| WORK REQUIRED |
What lines below mention the word "mapScale"? Copy each one.
+ + + + + + +
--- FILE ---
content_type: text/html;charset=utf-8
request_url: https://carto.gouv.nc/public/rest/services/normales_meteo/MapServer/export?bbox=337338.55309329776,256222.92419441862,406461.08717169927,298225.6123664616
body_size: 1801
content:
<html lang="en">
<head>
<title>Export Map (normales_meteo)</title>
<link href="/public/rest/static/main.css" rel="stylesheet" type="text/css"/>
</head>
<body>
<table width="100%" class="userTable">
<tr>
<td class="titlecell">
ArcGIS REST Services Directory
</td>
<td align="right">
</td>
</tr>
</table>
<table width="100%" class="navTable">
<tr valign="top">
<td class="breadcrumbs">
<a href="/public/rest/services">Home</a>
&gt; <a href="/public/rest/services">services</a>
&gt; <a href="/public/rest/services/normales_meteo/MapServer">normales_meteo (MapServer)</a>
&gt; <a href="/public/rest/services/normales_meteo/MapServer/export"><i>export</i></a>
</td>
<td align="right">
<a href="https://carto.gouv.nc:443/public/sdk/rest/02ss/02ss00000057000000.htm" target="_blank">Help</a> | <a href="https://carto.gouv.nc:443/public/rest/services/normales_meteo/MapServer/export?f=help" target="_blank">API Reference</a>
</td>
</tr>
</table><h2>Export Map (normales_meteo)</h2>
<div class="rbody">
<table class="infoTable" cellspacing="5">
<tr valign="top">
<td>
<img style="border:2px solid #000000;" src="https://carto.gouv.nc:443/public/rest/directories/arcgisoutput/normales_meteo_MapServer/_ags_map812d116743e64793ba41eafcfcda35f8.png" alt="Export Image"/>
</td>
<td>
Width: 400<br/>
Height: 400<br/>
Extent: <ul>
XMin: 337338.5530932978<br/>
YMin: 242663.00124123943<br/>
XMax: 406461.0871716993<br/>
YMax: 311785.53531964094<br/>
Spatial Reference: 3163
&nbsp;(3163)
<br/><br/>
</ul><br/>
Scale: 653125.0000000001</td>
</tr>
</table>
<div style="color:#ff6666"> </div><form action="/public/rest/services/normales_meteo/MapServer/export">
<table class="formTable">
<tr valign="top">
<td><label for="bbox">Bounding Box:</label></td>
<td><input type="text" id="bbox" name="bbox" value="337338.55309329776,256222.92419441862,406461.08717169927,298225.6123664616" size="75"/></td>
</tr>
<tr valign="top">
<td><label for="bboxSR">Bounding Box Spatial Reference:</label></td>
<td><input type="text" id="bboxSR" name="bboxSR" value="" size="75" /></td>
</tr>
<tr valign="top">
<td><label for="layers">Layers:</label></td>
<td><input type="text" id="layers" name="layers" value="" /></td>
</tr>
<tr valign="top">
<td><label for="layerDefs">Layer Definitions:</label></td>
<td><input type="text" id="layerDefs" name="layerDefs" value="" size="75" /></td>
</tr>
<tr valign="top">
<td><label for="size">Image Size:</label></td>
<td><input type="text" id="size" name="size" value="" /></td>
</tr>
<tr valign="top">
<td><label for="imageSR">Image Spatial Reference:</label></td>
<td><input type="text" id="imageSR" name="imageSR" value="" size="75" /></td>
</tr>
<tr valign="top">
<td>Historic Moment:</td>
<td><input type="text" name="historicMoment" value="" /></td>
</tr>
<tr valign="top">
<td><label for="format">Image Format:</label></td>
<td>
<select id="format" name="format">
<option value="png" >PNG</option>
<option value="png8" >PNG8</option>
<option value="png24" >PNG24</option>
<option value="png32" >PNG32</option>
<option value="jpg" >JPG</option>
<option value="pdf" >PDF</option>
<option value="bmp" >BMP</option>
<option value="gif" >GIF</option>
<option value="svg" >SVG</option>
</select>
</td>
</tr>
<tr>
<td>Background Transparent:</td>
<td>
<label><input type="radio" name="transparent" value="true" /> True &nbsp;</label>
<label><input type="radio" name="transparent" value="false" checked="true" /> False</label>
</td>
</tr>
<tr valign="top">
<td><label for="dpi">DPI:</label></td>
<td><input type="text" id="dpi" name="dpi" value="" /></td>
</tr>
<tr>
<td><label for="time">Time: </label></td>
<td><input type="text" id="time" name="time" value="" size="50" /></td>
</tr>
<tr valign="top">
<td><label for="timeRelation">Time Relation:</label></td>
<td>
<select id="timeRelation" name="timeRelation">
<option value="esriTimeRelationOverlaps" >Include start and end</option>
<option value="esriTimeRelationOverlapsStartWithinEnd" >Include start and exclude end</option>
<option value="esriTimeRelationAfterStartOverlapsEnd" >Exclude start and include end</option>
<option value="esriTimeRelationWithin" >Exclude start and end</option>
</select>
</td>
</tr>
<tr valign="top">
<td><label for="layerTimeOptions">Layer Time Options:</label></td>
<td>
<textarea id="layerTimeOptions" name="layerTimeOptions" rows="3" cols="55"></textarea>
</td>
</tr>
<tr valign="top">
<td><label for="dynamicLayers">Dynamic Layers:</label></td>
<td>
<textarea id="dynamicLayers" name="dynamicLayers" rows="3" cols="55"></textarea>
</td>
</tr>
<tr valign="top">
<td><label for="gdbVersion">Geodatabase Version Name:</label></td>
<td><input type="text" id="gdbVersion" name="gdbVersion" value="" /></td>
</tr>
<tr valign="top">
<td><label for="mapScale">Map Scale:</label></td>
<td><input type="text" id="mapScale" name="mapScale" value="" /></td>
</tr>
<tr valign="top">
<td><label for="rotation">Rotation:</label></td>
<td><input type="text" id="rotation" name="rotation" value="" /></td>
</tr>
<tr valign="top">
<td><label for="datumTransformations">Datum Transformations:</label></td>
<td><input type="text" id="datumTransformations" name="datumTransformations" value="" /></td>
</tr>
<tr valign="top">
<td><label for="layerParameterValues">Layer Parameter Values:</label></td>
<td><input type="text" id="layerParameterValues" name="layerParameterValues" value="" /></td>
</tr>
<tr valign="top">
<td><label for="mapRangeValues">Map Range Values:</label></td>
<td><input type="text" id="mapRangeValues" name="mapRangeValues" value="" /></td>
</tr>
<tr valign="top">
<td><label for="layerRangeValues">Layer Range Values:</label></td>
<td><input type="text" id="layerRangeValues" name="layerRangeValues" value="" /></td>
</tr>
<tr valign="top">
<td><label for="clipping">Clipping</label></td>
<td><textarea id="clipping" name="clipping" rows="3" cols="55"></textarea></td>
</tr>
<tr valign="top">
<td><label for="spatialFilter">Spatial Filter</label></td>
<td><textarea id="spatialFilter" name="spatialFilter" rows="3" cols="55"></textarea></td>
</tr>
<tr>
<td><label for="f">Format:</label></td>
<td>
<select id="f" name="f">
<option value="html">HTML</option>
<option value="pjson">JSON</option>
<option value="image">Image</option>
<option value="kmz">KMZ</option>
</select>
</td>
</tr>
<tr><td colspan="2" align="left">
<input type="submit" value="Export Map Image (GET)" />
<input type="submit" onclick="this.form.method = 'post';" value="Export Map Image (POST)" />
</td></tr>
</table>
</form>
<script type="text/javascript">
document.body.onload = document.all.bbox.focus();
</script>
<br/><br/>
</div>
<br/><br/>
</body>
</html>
+ + + + + + +
| ANSWER TO THIS TASK |
<td><label for="mapScale">Map Scale:</label></td>
<td><input type="text" id="mapScale" name="mapScale" value="" /></td>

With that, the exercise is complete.